#### [Problem]
Select every line below containing the word "frame".
BEGIN Available records
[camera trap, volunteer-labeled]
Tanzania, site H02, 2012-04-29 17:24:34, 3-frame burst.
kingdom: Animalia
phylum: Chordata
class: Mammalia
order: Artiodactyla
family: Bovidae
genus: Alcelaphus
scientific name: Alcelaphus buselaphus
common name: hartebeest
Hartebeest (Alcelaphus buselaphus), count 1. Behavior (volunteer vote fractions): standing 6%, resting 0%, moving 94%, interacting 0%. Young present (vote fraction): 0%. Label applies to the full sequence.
END Available records
BEGIN Available records
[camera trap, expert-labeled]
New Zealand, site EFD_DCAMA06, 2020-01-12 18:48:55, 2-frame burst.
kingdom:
END Available records
#### [Response area]
Tanzania, site H02, 2012-04-29 17:24:34, 3-frame burst.
New Zealand, site EFD_DCAMA06, 2020-01-12 18:48:55, 2-frame burst.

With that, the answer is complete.